Portuguese journalist and activist (born 1979)

Paula Cardoso (born 1979) is a Portuguese journalist, writer and anti-racist activist. She is the creator of the children's book series Força Africana and the online platform Afrolink.

==Biography==
Paula Cardoso was born in 1979 in Beira, Mozambique. At the age of three, she moved to Portugal. Cardoso graduated from the Institute of Social and Political Sciences at the University of Lisbon, with a degree in international relations. She later specialised in journalism at the Protocol Training Centre for Journalists (CENJOR).

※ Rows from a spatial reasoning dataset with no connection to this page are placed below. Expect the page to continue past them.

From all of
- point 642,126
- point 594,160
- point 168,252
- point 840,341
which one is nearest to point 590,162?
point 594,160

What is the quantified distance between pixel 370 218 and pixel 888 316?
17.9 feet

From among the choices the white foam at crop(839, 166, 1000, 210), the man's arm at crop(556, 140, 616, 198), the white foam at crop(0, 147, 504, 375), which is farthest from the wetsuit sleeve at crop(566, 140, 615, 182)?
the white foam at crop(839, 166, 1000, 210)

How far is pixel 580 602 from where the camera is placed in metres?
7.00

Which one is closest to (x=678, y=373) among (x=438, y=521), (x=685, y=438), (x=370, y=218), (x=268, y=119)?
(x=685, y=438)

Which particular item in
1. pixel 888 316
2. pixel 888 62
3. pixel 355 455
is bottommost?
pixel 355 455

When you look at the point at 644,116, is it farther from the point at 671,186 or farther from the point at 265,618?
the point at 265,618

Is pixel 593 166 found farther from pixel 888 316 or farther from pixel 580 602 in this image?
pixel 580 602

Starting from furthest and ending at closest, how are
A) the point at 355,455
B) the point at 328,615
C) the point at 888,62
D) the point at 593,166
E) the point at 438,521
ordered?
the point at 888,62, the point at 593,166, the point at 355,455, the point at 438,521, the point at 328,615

Between 2003 and 2006, she worked on the editorial staff of Visão magazine, after which she joined the editorial staff of the newspaper Sol. In 2012, she moved to Angola, where she worked as editor-in-chief of the newspaper Agora. In 2016, she took over as online editor of Novo Jornal, where she worked until 2019. She returned to Portugal in 2017.

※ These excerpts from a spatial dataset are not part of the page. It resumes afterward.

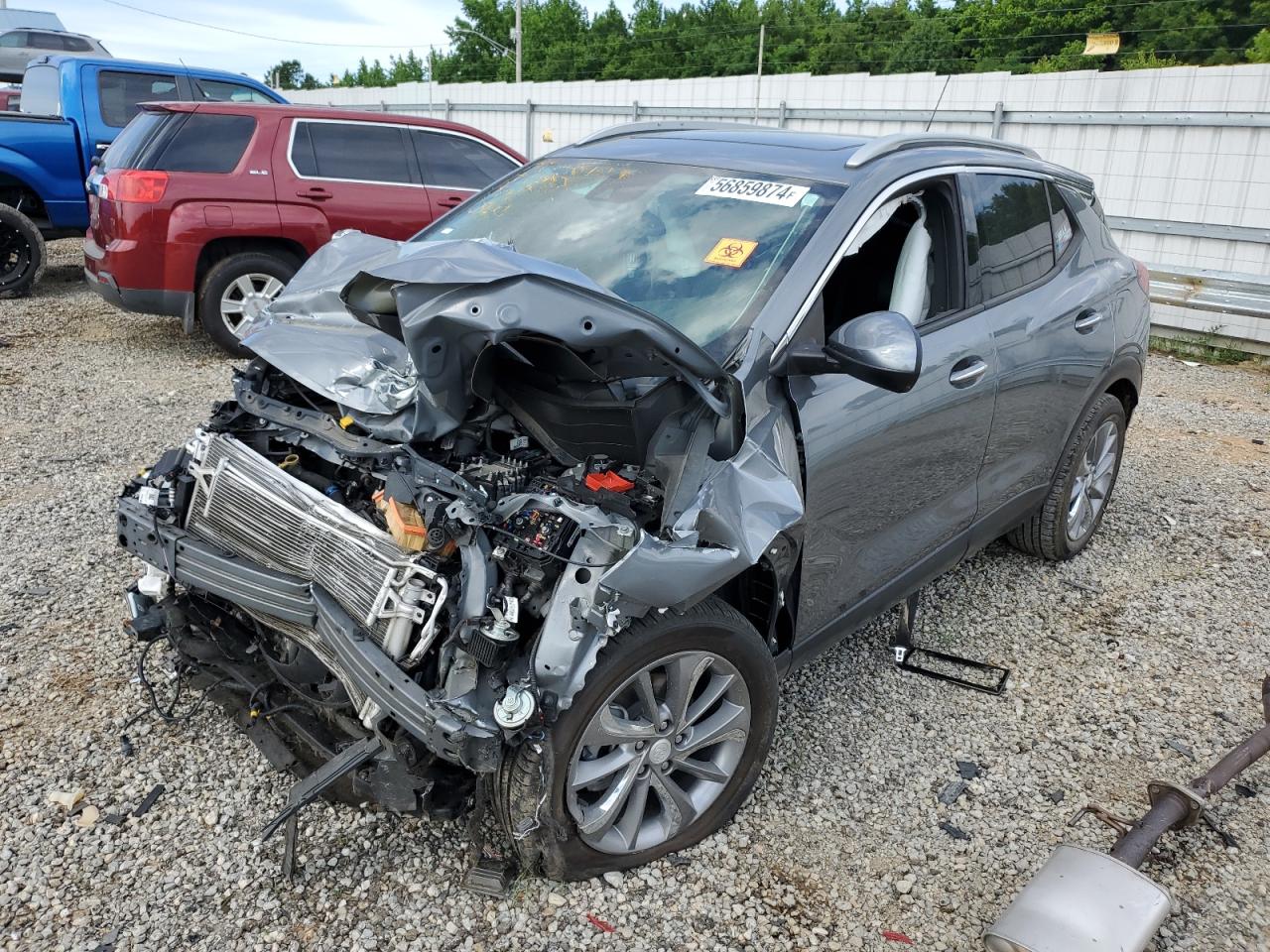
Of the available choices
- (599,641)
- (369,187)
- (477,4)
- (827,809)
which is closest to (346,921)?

In 2019, she became involved in anti-racist activism and initiated a project to promote greater black representation. She began by creating a brand of children's books, Força Africana, with black characters as protagonists, with the aim of valuing African culture. In June 2020, she launched Afrolink, an online platform for publicising and promoting businesses and projects by African and Afro-descendant professionals in Portugal.

In September 2020, she became co-host of the online talk-show O Lado Negro da Força, which showcased racialised people from a wide range of fields. In 2021, she became the presenter of the second season of RTP África's Black Excellence Talk Series and was part of the content production team for RTP2's talk-show Jantar Indiscreto, both created by Myriam Taylor.

Since July 2021, Cardoso has written for the publication Setenta e Quatro. She is also part of the civil society project Fórum dos Cidadãos, where she coordinates the DeliberaEscola project, which aims to broaden notions of democracy and disseminate practices of deliberation in the school environment.

==Awards and recognition==
In 2022, Paula Cardoso was selected to be part of the Top 100 Women in Social Enterprise 2022 list by the Euclid Network. Cardoso was honoured for her work in promoting representation and innovation.